I have decided that all this glyph clustering business really is the way to make searchable/extractable PDFs. I’m still have urge-to-kill-RISING, however, whenever someone praises some application for its ability to do fancy, connected scripts, when said application cannot find the members of a latin font family and provide no control over latin typography. GIMP, Inkscape, Scribus, you name it, they are piles of crap, considering how long they have gone now without means to do the simplest operations of latin typography—GIMP and Inkscape in particular, for being unable to find and identify fonts correctly. Inkscape actually handles OpenType now, but without means of control, and, annoyingly, lately it has been doing fake italics without informing you that they are fake.
I honestly can't think of one free software GUI program out there that isn’t a pile of crap for latin typography. Only in the batch processors is there even hope; and here I’m making my own contribution, which unfortunately can only be made slowly and without documentation, on account of my disability.

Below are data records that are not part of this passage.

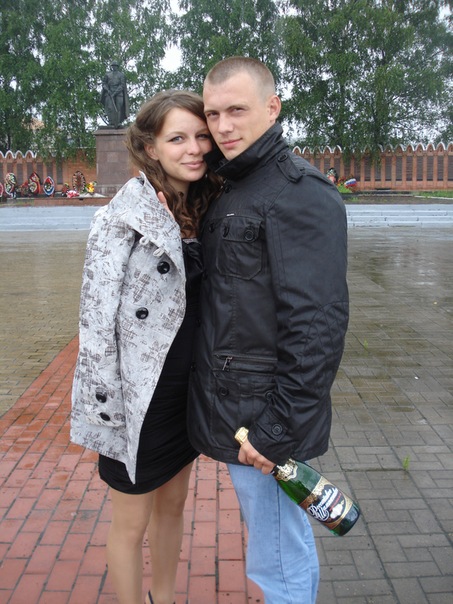 №15, Семья Дукатовых, Смоленск №15, Семья Дукатовых, Смоленск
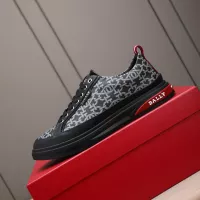 Cheap Bally Casual Shoes For Men #1367350 Replica Wholesale [$80.00 USD] [ITEM#1367350] on Replica Bally Casual Shoes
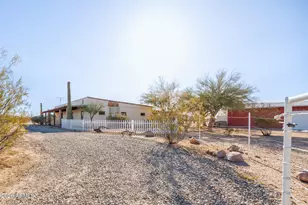46776 W Hwy 84 --, Maricopa, AZ 85139 - Photo 3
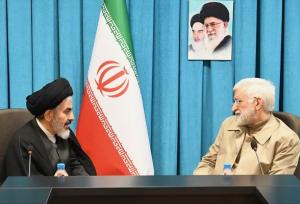 جلیلی: تحقق برنامه ۵ ساله توسعه کشور باید جدی گرفته شود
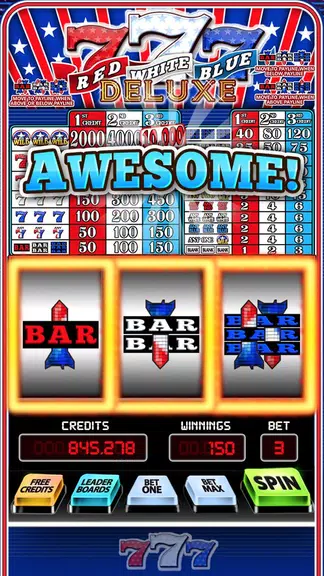 Luna Vegas Slots - Casino Screenshot2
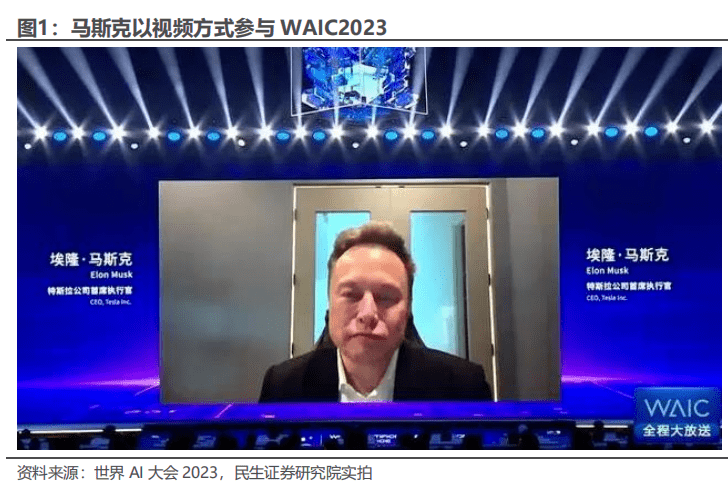 2023全球人工智能大会干货总结 - 知乎
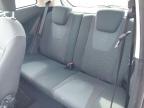 2014 FORD KA ZETEC for sale at Copart SANDWICH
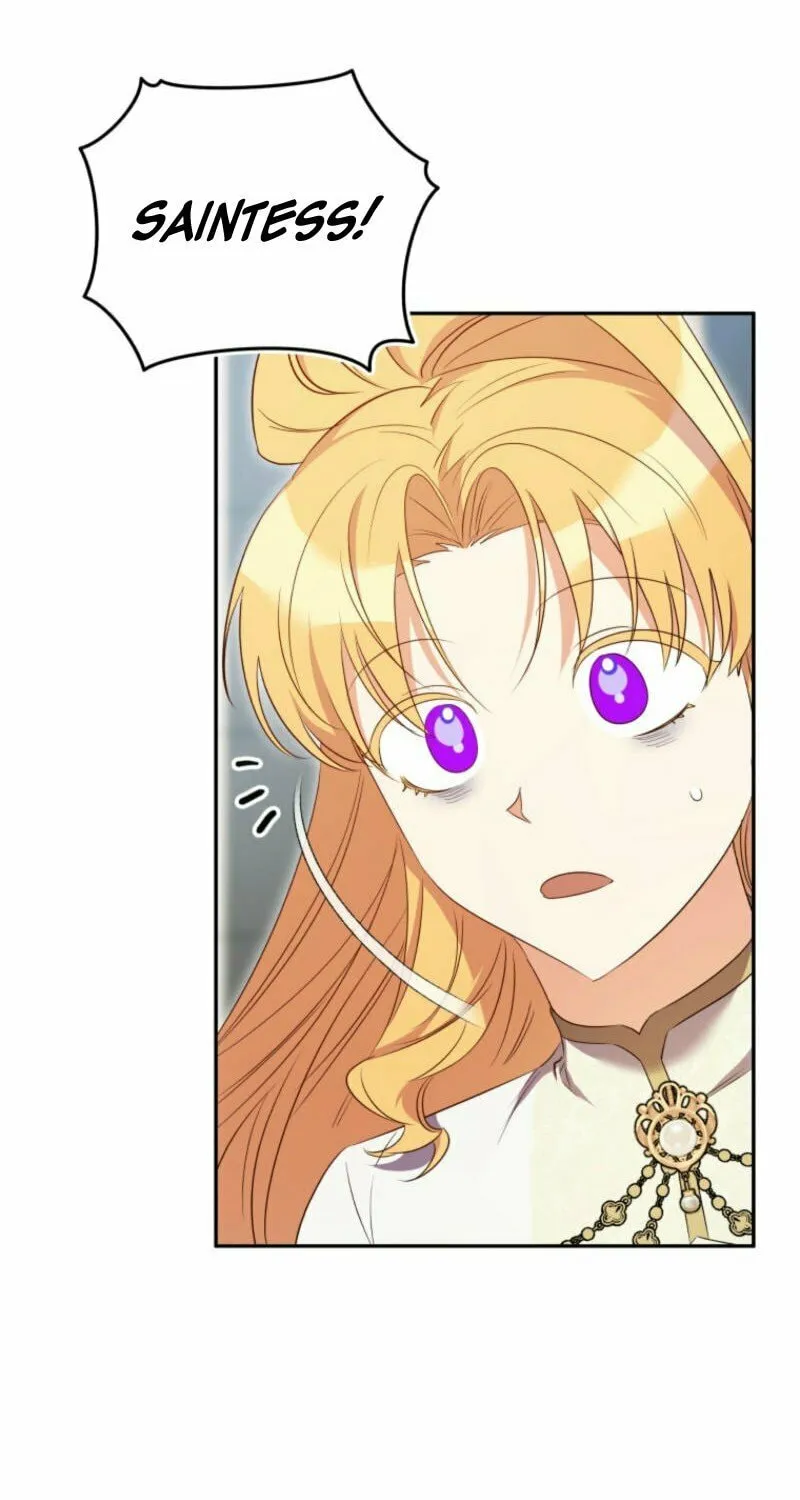My Affectionate Beast Chapter 40 page 55 - 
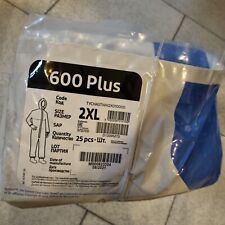 Tuta Tyvek DuPont Cat 3 Plus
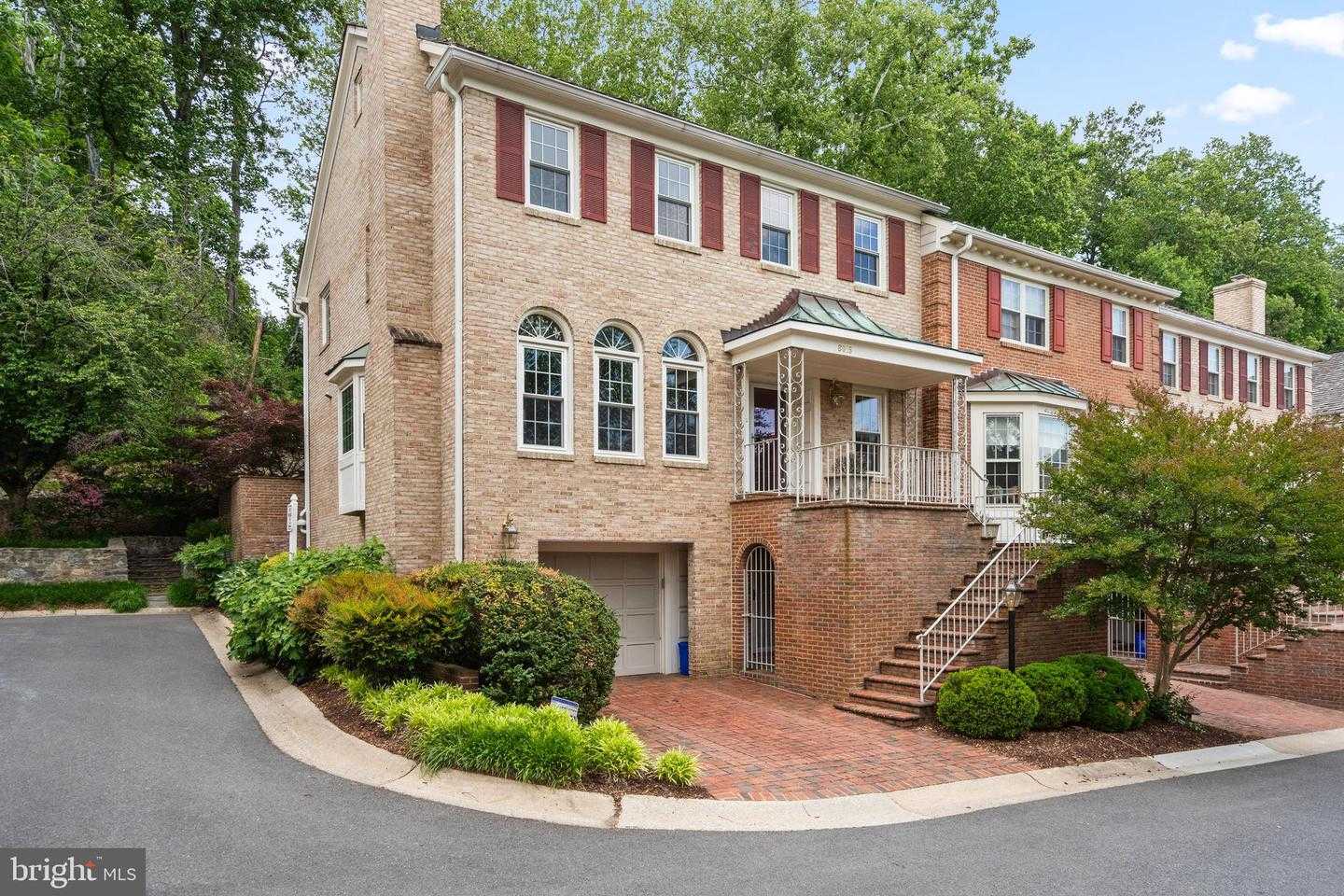 8015 QUARRY RIDGE WAY Bethesda Maryland United States, for Sale, residential, Camille Payne, Samson Properties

In other matters: I tried incorporating Python support, but it was too messy. I’m considering integrating Icon 9.4 into the system; another strong possibility is ML-Lua, which has the advantage of being written in OCaml. Both are in the public domain, I believe. Icon is familiar to me, including much of the internals, and (except for its graphics support) is accidentally smart enough to handle UTF-8 encoding, even though it is by now one of the oldest programming languages a person actually encounters. (Just use string matching operations instead of character matching ones.)